Columns, Tehelka

Politics in Absentia

Baba Ramdev’s agitation is a result of the political vacuum in the country and the connect he enjoys with followers of his yoga

 

It is easy to be uncharitable about Baba Ramdev and his anti-corruption crusade. Coming on the heels of another movement led by another rustic sage, one could be forgiven for describing it as the new circus in town, seeking to speak similar needs but with a somewhat different cast of characters. Having tried and failed in his attempt to crash an earlier party, he has thrown his own, and it seems to be working, at least in as much as it allows him to hog headlines and become the subject of ‘breaking news’ captions.

Perhaps, the key to understanding the Ramdev phenomenon lies in the nature of today’s constructed reality. It seems easy for anyone with the ability to mobilise a few thousand people and do so in Delhi, for whatever cause they represent, to become an apparently national phenomenon. Of course, it is critical for this cause to have resonance with the middle class; a few lakh farmers agitating for more transparent land acquisition are only a giant traffic nuisance and more marginal constituencies are curiosity pieces, if even that. In a country where mobilising people has never been a great problem, it is strange that such importance has begun to be given to the kind of numbers that a Ramdev attracts.

**RECORDED DATA**

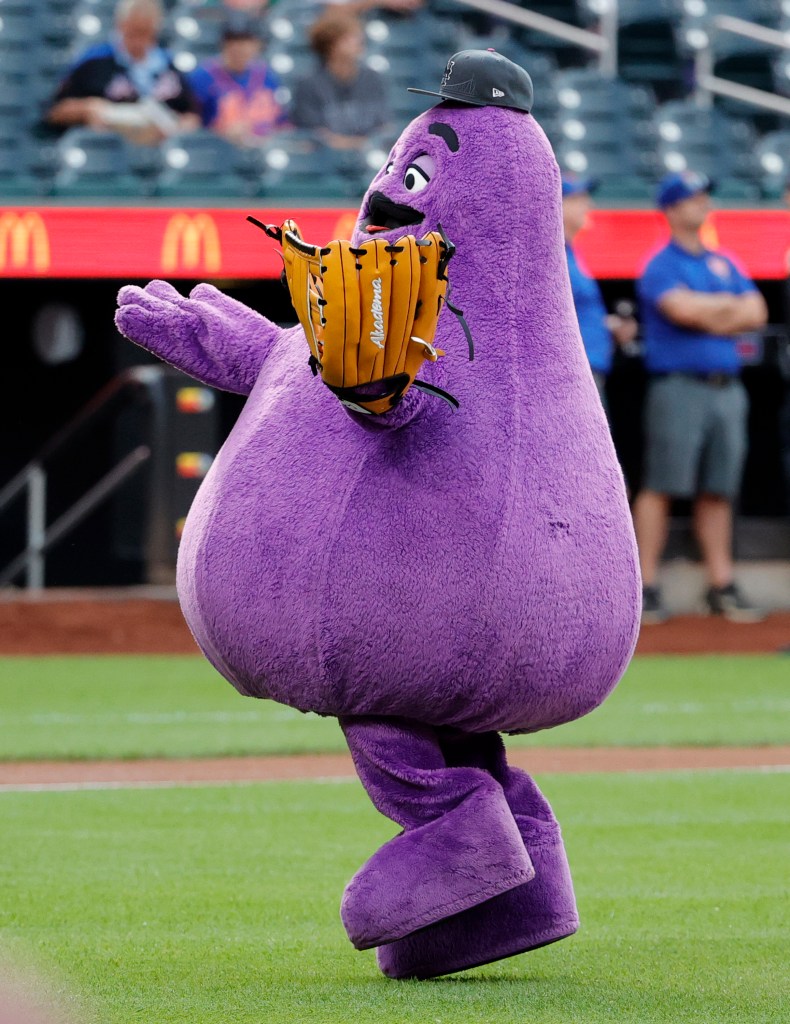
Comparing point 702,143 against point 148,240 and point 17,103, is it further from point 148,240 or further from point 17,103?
point 17,103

**GIVEN TASK A**
In the column on Baba Ramdev, what are a few lakh farmers agitating for more transparent land acquisition called?
**GIVEN TASK B**
Please write out the part of the column on Baba Ramdev that begins at the words "Baba Ramdev’s agitation" and ends after "of ‘breaking news’ captions.".

**WORKED ANSWER A**
Only a giant traffic nuisance.

**WORKED ANSWER B**
Baba Ramdev’s agitation is a result of the political vacuum in the country and the connect he enjoys with followers of his yoga

 

It is easy to be uncharitable about Baba Ramdev and his anti-corruption crusade. Coming on the heels of another movement led by another rustic sage, one could be forgiven for describing it as the new circus in town, seeking to speak similar needs but with a somewhat different cast of characters. Having tried and failed in his attempt to crash an earlier party, he has thrown his own, and it seems to be working, at least in as much as it allows him to hog headlines and become the subject of ‘breaking news’ captions.